--- SUPPLIED TEXT ---
Received: , Accepted: ,
© The Author(s) 2020
Disclaimer:
This article was originally published by Elsevier and was migrated to Scientific Scholar after the change of Publisher.

Peer review under responsibility of King Saud University.

Abstract

Capecitabine, known as an anti-cancer drug, despite clinical evidence in the general society of patients, the absence of specific data from the perception of increased toxic effects in older people and randomized trials, can be harmful to the body. So, its measurement is essential. A novel electrochemical sensor was fabricated based on glassy carbon electrode (GCE) decorated by molecularly imprinted polymer (MIP)-coated magnetic nanocomposite of iron (II, III) oxide @graphene oxide (Fe3O4@GO) for the detection of capecitabine. The MIP was deposited on the surface of core@shell nanocomposite by non-covalent imprinting process. Fe3O4@GO@MIP composite was characterized by transmission electron microscopy (TEM), scanning electron microscopy (SEM), X-ray diffraction (XRD), and Fourier transform infrared spectroscopy (FT-IR) techniques. The electrochemical performance of proposed sensor was investigated by cyclic and square wave voltammetry techniques. Several parameters such as the electrochemical behavior of the modified electrodes, the type and pH value of supporting electrolyte and scan rates were studied. Under the optimized conditions, the linear range and detection limit were obtained 1.0–100.0 nM and 0.324 nM, respectively. The proposed electrode was successfully applied to the quantification of capecitabine in health human plasma and pharmaceutical samples.
--- MATERIAL PROVIDED ---
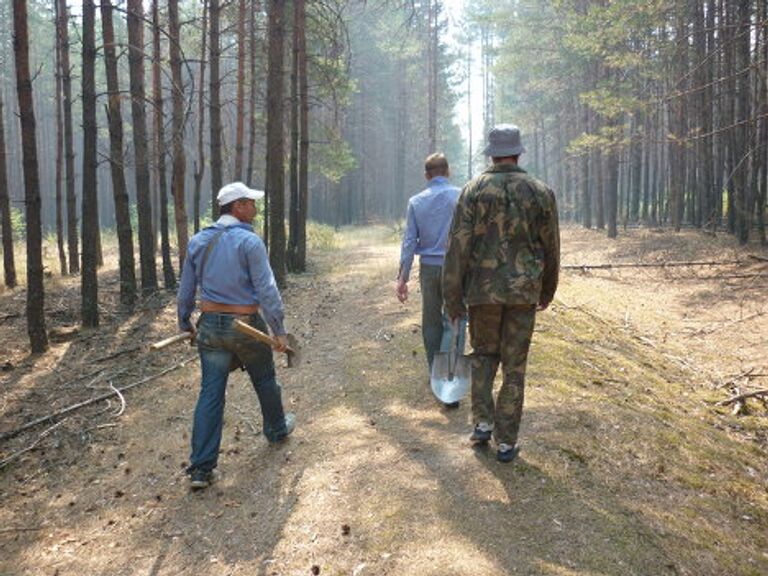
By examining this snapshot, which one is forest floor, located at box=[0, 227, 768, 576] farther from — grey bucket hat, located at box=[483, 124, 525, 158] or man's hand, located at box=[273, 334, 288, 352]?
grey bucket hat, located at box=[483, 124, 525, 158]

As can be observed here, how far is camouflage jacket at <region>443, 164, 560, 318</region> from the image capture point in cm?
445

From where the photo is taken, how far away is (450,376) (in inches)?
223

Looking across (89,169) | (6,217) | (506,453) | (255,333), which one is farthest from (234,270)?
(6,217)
---
### SET OF TASKS
• A. According to the capecitabine sensor abstract, what detection limit did the sensor reach under the optimized conditions?
• B. For each statement, say whether it agrees with the capecitabine sensor abstract, and quote the words that decide it.
(i) The MIP was deposited on the nanocomposite by a covalent imprinting process.
(ii) The sensor's electrochemical performance was investigated by cyclic and square wave voltammetry.
(iii) The electrode was used to quantify capecitabine in urine samples.
• C. Carry on the capecitabine sensor abstract from its last sentence.

### ANSWERS TO THE PROBLEMS
• A. 0.324 nM

• B.
(i) No: "The MIP was deposited on the surface of core@shell nanocomposite by non-covalent imprinting process."
(ii) Yes: "The electrochemical performance of proposed sensor was investigated by cyclic and square wave voltammetry techniques."
(iii) No: "successfully applied to the quantification of capecitabine in health human plasma and pharmaceutical samples."

• C.
Keywords

Capecitabine
Fe3O4@GO nanocomposite
Molecular imprinting polymer
Glassy carbon electrode
Square wave voltammetry
1

1 Introduction

Capecitabine (N4-pentyloxycarbonyl-50-deoxy-5-fluorocytidine), known as a chemotherapy medicine or an anti-cancer drug (Scheme1), used to treat numerous cancers including prostate, ovarian, renal cell, and pancreatic, with the most enormous amount of evidence in colorectal cancer and metastatic breast (Bogaert et al., 2018; Di Desidero et al., 2018; Charalampakis et al., 2018). Capecitabine is an oral prodrug that, by thymidine phosphorylase, is converted to its only active metabolite, fluorouracil (FU). (Sakai et al., 2020). FU, known as an antimetabolite, is a commonly used chemotherapeutic agent (Sharma et al., 2019). Higher levels of FU are found in several the liver and tumors, compared with normal healthy tissue (Anand et al., 2017). FU illustrates saturable pharmacokinetics with activity in types of solid tumors (Arshad et al., 2020) including those of the head and neck, breast, prostate, pancreas, liver, and genitourinary and gastrointestinal tracts (Hong et al., 2020; Parikh and Magge, 2020). FU depends on capecitabine dosage, as well as the rate of administration in plasma concentrations (Yoshida et al., 2020; Sekido et al., 2019). Despite clinical evidence in the general population of patients with metastatic colorectal cancer (Kienle et al., 2019), the absence of specific data from randomized trials (Ahmadzadeh et al., 2020) and the perception of increased toxic effects in elderly patients with comorbidities have caused to reservations about treating older people with bevacizumab plus chemotherapy (Zhang et al., 2020). So, its measurement is essential. Various analytical strategies, including high performance liquid chromatography (HPLC) (Dhananjeyan et al., 2007; Zufıa et al., 2004) and HPLC-mass spectroscopy (Deng et al., 2015) have been reported for the determination of capecitabine, so far. These mentioned methods have some disadvantages, such as expensive, labor wasting; require complicated extraction and purification steps. In recent years, electrochemical techniques have been developed due to their high sensitivity, short analysis time, and low cost (Darband et al., 2019; Afzali et al., 2019; Maizia et al., 2018; Afzali et al., 2019).

Chemical structure of capecitabine.
Scheme 1
Chemical structure of capecitabine.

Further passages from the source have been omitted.